I want to check what effect MediaViewer had on file namespace edits. Aggregating the standard MediaWiki dumps over all wikis seems like a pain; is there a more convenient source for that data? Even better if it can be filtered by the editcount of the user at the time of the edit.
I looked at the Edit* EventLogging schemas, but those are either fairly recent or not used. Is there any other source where this information could be retrieved from?
thanks Gergő
places to get edits? Well....the revision table? I'm sort of confused as to what you're looking for, I guess, that the db wouldn't have.
On 7 January 2015 at 20:52, Gergo Tisza gtisza@wikimedia.org wrote:
I want to check what effect MediaViewer had on file namespace edits. Aggregating the standard MediaWiki dumps over all wikis seems like a pain; is there a more convenient source for that data? Even better if it can be filtered by the editcount of the user at the time of the edit.
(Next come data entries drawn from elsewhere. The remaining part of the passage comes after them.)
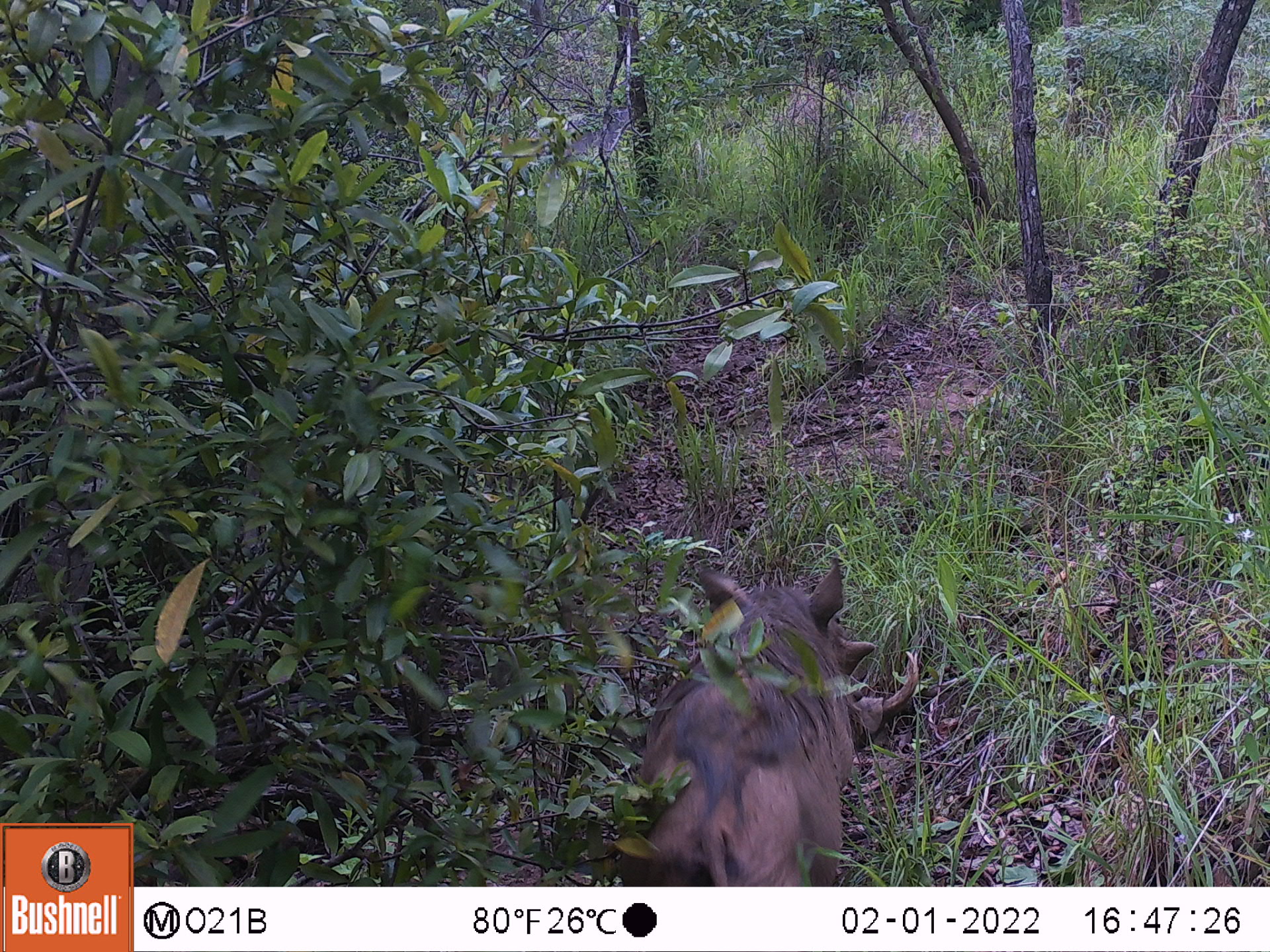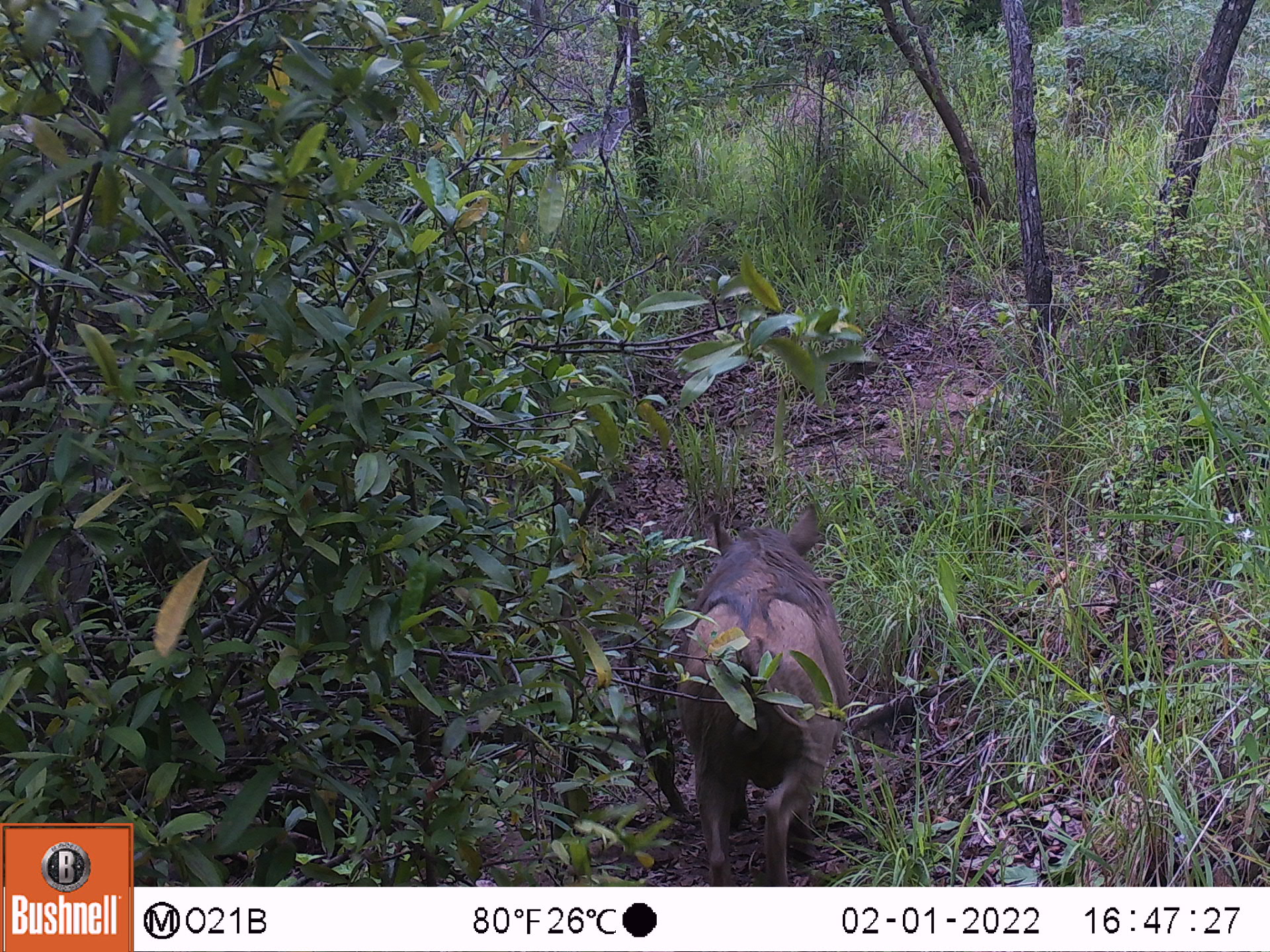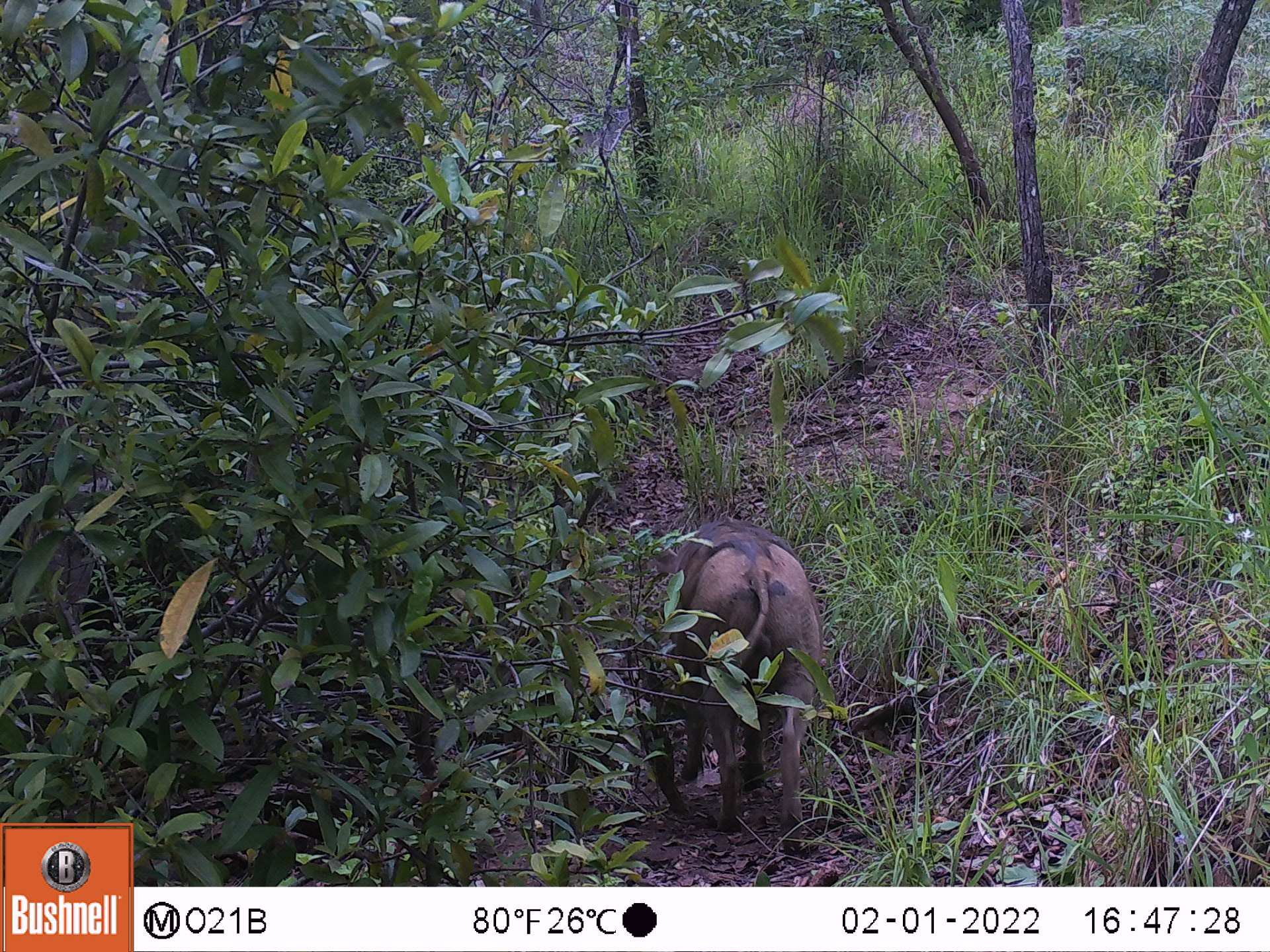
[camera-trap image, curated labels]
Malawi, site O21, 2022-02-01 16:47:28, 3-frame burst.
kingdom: Animalia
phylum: Chordata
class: Mammalia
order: Artiodactyla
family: Suidae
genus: Phacochoerus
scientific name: Phacochoerus africanus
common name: common warthog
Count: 1.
I looked at the Edit* EventLogging schemas, but those are either fairly recent or not used. Is there any other source where this information could be retrieved from?
thanks Gergő
Analytics mailing list Analytics@lists.wikimedia.org https://lists.wikimedia.org/mailman/listinfo/analytics
On Wed, Jan 7, 2015 at 6:26 PM, Oliver Keyes okeyes@wikimedia.org wrote:
places to get edits? Well....the revision table? I'm sort of confused as to what you're looking for, I guess, that the db wouldn't have.
There are a thousand or so wikis; it would be nice if there was a single table with all the edits. I guess I can generate a query with a thousand unions...
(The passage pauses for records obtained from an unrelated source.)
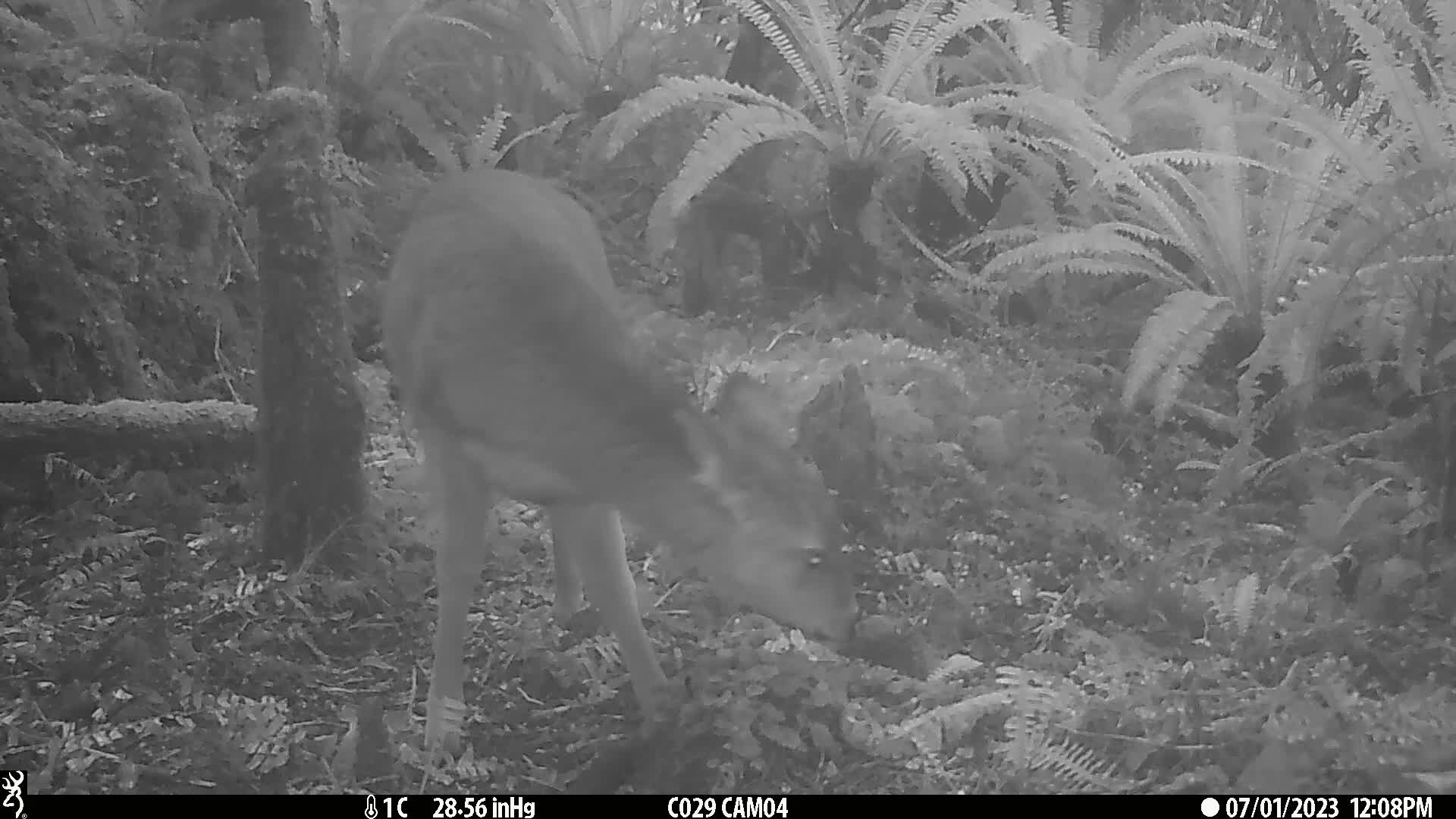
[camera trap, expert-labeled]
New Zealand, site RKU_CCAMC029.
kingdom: Animalia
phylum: Chordata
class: Mammalia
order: Artiodactyla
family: Cervidae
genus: Odocoileus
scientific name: Odocoileus virginianus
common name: white-tailed deer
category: white tailed deer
White tailed deer (white-tailed deer) (Odocoileus virginianus).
The harder problem is that it would be nice to group by editor activity levels. One of the concerns about MediaViewer was that it makes harder for new editors to understand file pages and start editing them; so it would be a plausible hypothesis that the number of file edits by new editors would drop sharply after making MV default, but the total file edit count wouldn't be visibly affected because it would be dominated by power users who already know how to curate image metadata.
So I would like to look at something like the number of first edits per month, or the number of edits by editors who at the time had less than 10 edits... recovering that kind of data from the revision table seems extremely difficult.
On 8 January 2015 at 02:31, Gergo Tisza gtisza@wikimedia.org wrote:
On Wed, Jan 7, 2015 at 6:26 PM, Oliver Keyes okeyes@wikimedia.org wrote:
places to get edits? Well....the revision table? I'm sort of confused as to what you're looking for, I guess, that the db wouldn't have.
There are a thousand or so wikis; it would be nice if there was a single table with all the edits. I guess I can generate a query with a thousand unions...
We've talked about having a unified db; the problem is some tables exist on some wikis and not on others (and keeping it synced up would be a pain). The most we have is a machine with all of the dbs on it, and a table containing all the dbnames; it should be fairly trivial to write something in Python or similar to iterate through them.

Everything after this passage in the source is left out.